Which algorithms should I use?

This is largely a matter of personal preference. For dimensionality reduction, while UMAP is generally noted for its speed, the implementation of t-SNE in CellEngine is about as fast as UMAP. Through tuning of each algorithm's settings, the results of both can be made to look very similar.

Dimensionality Reduction

Principal Component Analysis (PCA)

PCA is a linear transformation that preserves as much of the variation in the data as possible in two dimensions. It is deterministic (repeatable) and fast, but because it is a linear transformation, its utility can be limited.

t-Distributed Stochastic Neighbor Embedding (t-SNE)

t-SNE is a non-linear transformation conceived by Hinton and van der Maaten and first applied to cytometry data by Amir et al.

While the original t-SNE algorithm is computationally limited to about 10,000 data points, CellEngine uses a fast approximation that can analyze up to 5,000,000 data points in about 12 minutes.

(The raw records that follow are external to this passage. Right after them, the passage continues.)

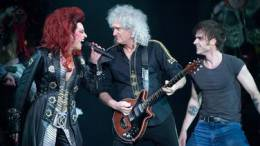 Guest appearance: Brian May live at the Mehr! Theater, Hamburg, Germany (WWRY musical premiere)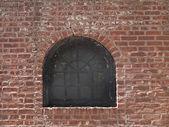 Okno na cihlovou zeď — Stock fotografie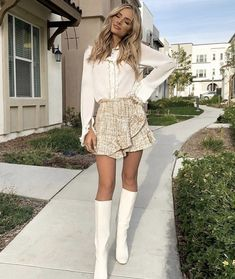 Summer Outfit Amanda Stanton looking flawless in a darling ruffled skirt and White retro booties check out the link below for a look alike! Modest Winter Outfits, Girly Outfits, Mode Outfits, Classy Outfits, Spring Outfits, Fashion Outfits, Womens Fashion, Trendy Outfits, Fashion 2016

If necessary, larger datasets can be subsampled to meet this cap.

To improve reproducibility between runs and enhance the statistical rigor of the algorithm, CellEngine uses the first two principal components instead of random noise to initialize the algorithm.

The following settings are available:

  • Perplexity is a smooth measure of the effective number of neighbors, typically between 5 and 50. Lower values emphasize local effects in the data, while higher values emphasize global effects and are necessary for larger datasets.
  • Number of nearest neighbors (k) adjusts how many neighboring data points are used to compute the perplexity matrix and has similar effects as perplexity. This should be at least three times the perplexity.
  • Number of iterations controls the number of gradient descent (optimization) iterations. In each iteration, the position of each point is adjusted slightly.
  • Number of exaggeration iterations controls how many of the gradient descent iterations use the early learning rate, early exaggeration and (internal) early momentum. The goal of this phase is to avoid local minima.
  • Early and late learning rate affect the spacing of the points. A rate that is too high can cause the result to “ball up,” while a rate that is too low can cause events to not group together well. The learning rate can be specified separately for the early and late phases, but are usually best set to the same value.
  • Early and late exaggeration adjust the attractive forces and thus how tight the groups are. Increase the final exaggeration slightly to make the groups smaller and more spread out, especially for larger datasets.

CellEngine suggests default values for each of these parameters in the algorithm settings page.

It's perfectly valid to run t-SNE multiple times with the same or different settings and pick the result that looks the best.

Warning

t-SNE results can be misleading and tricky to interpret: using different settings can produce dramatically different results, cluster sizes are meaningless, the distances between clusters might not mean anything, and shapes can appear in both random noise and in real data. See How to Use t-SNE Effectively for excellent advice on this topic.

For more information:

Uniform Manifold Approximation and Projection (UMAP)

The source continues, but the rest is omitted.